We’re working on transitioning off Sensu Core to Sensu Go, and I have setup Test and Production instances in two separate datacenters.
The web UI is randomly going offline in our instances. Sometimes it takes a day, sometimes it drops off within minutes after a service restart.
The backend API continues to operate, and will process handlers for alerts coming in.
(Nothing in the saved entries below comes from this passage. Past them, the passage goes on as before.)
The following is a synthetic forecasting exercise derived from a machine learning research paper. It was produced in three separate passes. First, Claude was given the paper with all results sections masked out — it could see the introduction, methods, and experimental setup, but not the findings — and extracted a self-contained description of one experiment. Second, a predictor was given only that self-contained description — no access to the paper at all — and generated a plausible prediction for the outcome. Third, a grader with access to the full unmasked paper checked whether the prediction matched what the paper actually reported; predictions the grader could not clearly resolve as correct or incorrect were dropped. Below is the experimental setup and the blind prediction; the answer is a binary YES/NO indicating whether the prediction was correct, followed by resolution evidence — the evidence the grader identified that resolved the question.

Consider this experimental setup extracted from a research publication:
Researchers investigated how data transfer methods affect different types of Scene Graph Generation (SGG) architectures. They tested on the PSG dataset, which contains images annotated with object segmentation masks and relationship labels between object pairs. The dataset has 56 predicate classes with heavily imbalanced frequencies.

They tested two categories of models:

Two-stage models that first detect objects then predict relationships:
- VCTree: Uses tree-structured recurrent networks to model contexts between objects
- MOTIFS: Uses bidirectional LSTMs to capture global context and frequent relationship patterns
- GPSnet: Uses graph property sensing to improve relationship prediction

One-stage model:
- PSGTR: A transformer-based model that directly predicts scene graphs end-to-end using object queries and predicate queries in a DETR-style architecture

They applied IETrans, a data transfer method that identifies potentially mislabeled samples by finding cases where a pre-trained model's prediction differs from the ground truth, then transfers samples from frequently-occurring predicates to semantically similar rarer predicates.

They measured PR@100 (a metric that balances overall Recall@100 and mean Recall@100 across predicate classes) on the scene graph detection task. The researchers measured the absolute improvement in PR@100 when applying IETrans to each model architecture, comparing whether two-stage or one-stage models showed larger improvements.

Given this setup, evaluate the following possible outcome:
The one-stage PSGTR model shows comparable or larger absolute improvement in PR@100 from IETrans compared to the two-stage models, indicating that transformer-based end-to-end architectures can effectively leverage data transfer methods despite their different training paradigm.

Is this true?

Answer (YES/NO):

$ sudo netstat -tulpn | grep sensu
tcp 0 0 127.0.0.1:2379 0.0.0.0:* LISTEN 727/sensu-backend
tcp 0 0 127.0.0.1:2380 0.0.0.0:* LISTEN 727/sensu-backend
tcp 0 0 127.0.0.1:3030 0.0.0.0:* LISTEN 726/sensu-agent
tcp 0 0 127.0.0.1:3031 0.0.0.0:* LISTEN 726/sensu-agent
tcp6 0 0 :::8080 :::* LISTEN 727/sensu-backend
tcp6 0 0 :::8081 :::* LISTEN 727/sensu-backend
udp 0 0 127.0.0.1:8125 0.0.0.0:* 726/sensu-agent
udp 0 0 127.0.0.1:3030 0.0.0.0:* 726/sensu-agent
Healthy instance:
tcp 0 0 127.0.0.1:2379 0.0.0.0:* LISTEN 2039/sensu-backend
tcp 0 0 127.0.0.1:2380 0.0.0.0:* LISTEN 2039/sensu-backend
tcp 0 0 127.0.0.1:3030 0.0.0.0:* LISTEN 997/sensu-agent
tcp 0 0 127.0.0.1:3031 0.0.0.0:* LISTEN 997/sensu-agent
tcp6 0 0 :::8080 :::* LISTEN 2039/sensu-backend
tcp6 0 0 :::8081 :::* LISTEN 2039/sensu-backend
tcp6 0 0 :::3000 :::* LISTEN 2039/sensu-backend
udp 0 0 127.0.0.1:8125 0.0.0.0:* 997/sensu-agent
udp 0 0 127.0.0.1:3030 0.0.0.0:* 997/sensu-agent
These instances are under minimal load, with 8-12 agents reporting in, each with <10 checks on 60 second intervals. Backend instances have 4GB of ram and 2 CPUs. Memory and CPU usage are minimal on the backend servers.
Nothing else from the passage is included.